すっかり暇になってしまったその日の午後、「ところで松下くんの田圃の水はどこからやってくるのか?」と興味が沸き国土地理院の5万分の1地図を広げて見た。田圃のあるのは藤枝市青南町。その地域の主な用水路は栃山川からの用水である。この用水路は由緒ある用水路で江戸時代大井川上流から切り出された材木を焼津の港(現小川港)に送るために、紀伊国屋文左衛門が作らせたという歴史があるといわれる。今でも栃山川下流には隣接する木屋川と呼ばれる川があり、なんらかの関連があると思われる。田圃のある青南町から栃山川を遡ってみることにする。(地図をお持ちの方はご一緒しましょう)栃山川の取水口は伊太谷川に接続されている。この伊太谷川の水の主な供給源は大井川によるもので、新大井川橋付近にある2つの大きな取水口から供給されている。最も水の必要な田植え時期にこの取水口付近を通りかかったことがあるが、その流れのすさまじかったことといったら生きたここちがしないほどの流れだった。では大井川を遡ることにしましょう。ご存知のように大井川は「越すに越されぬ大井川」と呼ばれたとおりの激流急流で有名です。今でこそ大井川ダムや畑薙ダムによってかつてのような暴れ川ではなくなりましたが台風や大雨がつづく季節になればその荒々しさは健在です。その要因は源流域である南アルプスに降った雨が短い距離を短時間でいっきに太平洋に注ぐからだといわれています。流域に見られる丸太を三角錐型に組んで作られた「聖牛」と呼ばれる武田信玄由来のこの地方特有の治水技術はそんな激流の大井川と人間が共同制作したちょっとした現代アートのように見えます。
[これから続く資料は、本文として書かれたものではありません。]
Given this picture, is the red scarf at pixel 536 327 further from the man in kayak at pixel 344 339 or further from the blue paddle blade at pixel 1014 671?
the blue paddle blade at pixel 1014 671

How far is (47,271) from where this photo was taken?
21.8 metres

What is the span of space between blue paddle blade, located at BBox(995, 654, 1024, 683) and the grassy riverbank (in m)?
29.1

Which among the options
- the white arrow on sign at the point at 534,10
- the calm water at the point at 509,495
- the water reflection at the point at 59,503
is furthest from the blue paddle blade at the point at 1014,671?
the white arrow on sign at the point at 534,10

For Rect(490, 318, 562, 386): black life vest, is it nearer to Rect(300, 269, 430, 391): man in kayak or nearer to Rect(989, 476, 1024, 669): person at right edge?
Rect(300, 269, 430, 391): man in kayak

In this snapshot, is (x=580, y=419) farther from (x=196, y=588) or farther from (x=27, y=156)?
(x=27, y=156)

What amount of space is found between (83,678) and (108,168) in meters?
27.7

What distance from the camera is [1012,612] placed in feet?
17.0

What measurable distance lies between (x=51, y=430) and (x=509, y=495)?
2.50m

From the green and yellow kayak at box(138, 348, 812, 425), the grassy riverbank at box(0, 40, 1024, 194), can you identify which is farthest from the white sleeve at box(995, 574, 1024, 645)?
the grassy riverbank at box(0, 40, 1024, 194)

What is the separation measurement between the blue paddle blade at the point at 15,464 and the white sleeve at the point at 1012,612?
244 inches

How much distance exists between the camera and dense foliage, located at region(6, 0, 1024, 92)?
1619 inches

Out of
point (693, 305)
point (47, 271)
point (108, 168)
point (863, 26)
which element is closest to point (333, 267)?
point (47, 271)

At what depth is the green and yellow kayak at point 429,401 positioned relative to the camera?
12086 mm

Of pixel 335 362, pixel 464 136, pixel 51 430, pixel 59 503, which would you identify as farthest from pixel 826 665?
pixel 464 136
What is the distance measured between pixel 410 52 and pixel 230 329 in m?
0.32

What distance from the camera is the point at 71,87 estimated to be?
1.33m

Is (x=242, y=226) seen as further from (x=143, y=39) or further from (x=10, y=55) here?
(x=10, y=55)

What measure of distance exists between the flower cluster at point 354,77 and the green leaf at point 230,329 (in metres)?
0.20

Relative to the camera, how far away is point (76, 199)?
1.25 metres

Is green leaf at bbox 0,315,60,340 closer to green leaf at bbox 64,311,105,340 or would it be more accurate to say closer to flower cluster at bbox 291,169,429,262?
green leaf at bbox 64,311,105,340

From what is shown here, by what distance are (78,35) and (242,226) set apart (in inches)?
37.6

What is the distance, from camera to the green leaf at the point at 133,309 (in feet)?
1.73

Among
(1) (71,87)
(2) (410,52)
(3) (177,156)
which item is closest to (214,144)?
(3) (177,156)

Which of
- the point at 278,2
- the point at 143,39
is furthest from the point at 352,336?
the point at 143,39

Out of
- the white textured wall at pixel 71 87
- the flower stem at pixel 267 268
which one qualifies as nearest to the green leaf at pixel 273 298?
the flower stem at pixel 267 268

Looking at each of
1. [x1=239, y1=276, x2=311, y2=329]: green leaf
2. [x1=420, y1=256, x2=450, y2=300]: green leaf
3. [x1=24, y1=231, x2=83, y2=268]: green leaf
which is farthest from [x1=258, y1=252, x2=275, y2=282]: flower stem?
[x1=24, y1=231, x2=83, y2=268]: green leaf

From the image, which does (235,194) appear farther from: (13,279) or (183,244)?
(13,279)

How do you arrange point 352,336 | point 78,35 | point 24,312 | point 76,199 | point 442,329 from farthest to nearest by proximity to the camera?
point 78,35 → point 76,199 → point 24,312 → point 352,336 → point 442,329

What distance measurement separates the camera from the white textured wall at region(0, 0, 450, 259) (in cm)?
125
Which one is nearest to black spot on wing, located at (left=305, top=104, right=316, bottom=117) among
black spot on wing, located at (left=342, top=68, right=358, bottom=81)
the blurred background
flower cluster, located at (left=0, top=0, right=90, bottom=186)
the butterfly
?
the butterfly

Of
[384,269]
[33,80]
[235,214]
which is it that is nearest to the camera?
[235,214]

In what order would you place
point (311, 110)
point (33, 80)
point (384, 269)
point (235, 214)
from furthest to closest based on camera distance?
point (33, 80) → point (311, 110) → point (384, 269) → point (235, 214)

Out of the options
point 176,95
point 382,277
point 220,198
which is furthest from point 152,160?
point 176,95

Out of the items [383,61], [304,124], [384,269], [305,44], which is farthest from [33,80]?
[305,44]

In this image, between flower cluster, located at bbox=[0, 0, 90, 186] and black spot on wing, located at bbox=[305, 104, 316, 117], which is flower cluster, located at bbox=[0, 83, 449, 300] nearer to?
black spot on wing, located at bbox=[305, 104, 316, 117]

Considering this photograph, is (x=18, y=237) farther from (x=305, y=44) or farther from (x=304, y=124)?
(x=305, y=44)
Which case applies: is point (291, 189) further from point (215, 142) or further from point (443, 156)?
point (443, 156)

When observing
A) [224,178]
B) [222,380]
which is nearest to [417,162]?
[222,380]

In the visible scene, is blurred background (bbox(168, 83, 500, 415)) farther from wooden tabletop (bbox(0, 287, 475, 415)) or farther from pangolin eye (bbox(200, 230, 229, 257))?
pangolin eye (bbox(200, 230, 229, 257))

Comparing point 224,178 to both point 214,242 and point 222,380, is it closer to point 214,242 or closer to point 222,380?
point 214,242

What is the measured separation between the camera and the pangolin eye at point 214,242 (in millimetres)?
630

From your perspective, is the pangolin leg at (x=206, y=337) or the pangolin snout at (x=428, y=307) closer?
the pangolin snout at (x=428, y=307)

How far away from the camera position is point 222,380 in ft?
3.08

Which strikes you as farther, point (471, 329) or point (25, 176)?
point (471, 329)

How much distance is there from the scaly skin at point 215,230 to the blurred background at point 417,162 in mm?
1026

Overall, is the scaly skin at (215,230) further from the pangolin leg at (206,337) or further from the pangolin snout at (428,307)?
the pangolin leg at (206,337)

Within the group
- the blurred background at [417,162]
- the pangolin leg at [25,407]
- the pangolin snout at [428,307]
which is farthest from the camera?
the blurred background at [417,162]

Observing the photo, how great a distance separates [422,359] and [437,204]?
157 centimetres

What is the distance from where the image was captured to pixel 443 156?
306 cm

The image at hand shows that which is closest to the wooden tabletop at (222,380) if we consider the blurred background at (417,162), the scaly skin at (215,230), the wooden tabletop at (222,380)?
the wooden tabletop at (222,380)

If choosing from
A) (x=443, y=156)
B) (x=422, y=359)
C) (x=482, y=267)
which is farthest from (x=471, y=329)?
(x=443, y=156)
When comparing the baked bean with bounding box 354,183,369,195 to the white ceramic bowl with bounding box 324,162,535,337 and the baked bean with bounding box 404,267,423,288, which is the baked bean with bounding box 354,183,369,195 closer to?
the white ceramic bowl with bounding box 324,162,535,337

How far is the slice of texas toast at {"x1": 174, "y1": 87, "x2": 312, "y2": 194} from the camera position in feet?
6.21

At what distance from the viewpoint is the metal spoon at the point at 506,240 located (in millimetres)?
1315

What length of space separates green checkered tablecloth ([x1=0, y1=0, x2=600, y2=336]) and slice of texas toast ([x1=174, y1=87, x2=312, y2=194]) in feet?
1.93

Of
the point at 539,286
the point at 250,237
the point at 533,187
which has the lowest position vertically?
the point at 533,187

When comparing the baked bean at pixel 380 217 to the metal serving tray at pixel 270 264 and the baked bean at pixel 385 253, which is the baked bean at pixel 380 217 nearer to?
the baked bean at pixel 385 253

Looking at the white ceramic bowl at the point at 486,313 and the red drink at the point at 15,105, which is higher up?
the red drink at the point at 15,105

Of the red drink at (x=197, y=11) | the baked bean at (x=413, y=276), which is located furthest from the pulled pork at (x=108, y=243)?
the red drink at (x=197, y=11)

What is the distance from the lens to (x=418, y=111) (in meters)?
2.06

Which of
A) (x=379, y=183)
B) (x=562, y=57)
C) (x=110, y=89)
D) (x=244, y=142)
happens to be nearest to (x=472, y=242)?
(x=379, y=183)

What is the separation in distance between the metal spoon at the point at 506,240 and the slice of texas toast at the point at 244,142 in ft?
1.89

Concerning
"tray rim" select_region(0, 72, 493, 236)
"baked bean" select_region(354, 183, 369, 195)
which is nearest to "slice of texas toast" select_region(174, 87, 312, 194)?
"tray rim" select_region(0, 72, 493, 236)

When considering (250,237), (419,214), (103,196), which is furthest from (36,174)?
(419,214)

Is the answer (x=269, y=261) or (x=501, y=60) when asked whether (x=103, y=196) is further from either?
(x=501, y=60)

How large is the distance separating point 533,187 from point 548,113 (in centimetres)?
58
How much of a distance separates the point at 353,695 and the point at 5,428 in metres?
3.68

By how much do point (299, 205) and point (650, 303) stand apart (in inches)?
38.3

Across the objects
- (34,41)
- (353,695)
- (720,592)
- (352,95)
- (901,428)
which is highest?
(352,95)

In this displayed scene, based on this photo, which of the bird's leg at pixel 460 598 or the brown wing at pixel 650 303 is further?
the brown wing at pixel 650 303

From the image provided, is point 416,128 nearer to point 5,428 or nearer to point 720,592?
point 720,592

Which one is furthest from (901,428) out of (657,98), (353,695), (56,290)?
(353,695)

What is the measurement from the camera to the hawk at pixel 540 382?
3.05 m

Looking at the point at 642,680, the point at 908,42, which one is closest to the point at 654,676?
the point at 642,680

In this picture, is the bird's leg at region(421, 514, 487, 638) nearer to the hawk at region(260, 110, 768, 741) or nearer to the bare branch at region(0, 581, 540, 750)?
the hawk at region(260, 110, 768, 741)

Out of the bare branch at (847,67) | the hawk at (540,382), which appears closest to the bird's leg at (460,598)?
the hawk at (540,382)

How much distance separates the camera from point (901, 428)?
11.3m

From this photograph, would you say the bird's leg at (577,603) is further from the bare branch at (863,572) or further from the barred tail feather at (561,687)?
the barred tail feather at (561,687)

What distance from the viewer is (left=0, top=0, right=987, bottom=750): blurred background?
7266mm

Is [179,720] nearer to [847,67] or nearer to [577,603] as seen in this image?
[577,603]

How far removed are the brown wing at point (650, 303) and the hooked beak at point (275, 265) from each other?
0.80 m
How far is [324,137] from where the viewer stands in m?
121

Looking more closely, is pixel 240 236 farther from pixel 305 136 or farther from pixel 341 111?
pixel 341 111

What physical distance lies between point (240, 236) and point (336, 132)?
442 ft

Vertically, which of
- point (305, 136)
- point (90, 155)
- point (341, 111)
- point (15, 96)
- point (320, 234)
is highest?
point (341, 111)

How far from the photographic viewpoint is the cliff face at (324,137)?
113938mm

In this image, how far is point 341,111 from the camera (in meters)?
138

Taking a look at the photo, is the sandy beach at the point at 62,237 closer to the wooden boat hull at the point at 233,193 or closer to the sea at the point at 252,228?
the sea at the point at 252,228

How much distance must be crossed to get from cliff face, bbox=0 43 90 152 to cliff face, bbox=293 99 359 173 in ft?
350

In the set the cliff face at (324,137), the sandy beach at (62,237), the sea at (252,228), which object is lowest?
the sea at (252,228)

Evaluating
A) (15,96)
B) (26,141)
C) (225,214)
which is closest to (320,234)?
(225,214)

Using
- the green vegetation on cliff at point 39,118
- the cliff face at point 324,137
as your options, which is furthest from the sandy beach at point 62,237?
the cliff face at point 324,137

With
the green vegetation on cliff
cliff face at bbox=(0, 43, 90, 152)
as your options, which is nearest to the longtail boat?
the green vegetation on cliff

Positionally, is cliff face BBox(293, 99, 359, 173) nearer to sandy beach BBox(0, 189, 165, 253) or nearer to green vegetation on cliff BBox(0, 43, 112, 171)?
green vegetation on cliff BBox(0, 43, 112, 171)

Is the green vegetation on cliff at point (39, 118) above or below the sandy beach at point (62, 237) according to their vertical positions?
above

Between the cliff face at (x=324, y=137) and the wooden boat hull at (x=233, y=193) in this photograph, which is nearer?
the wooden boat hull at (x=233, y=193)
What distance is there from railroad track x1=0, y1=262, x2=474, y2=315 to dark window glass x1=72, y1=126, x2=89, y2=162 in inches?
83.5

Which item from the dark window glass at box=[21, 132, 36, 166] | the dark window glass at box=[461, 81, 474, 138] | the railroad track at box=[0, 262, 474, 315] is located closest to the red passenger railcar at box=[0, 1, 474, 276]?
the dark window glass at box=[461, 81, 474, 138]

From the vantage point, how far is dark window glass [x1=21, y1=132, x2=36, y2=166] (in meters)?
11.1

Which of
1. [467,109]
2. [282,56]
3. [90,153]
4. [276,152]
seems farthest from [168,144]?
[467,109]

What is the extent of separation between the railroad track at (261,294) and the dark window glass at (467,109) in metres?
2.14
SLの走る大井川鉄道に乗ったつもりでさらに上流に向かいます。中流域はお茶で有名な川根町です。先日伺った青部の無農薬茶生産者、益井さんのお宅は川の東岸に見えます。SLは千頭までで今度はトロッコ列車に乗り換えます。この列車は大井川ダム建設のために敷設されたもので厳しい渓谷を縫って走るスリル満点の列車です。長島ダムを過ぎ紅葉で有名な接阻峡を通り抜けると井川ダムのある終点井川駅です。このダム建設によってこの国の発電、利水、治水あらゆる面で昭和の高度成長期を支えてきたという威厳みたいなものをその大きさから感じとることができます。大きさこそ違いはありますが先程の「聖牛」と同じような感慨を覚えます。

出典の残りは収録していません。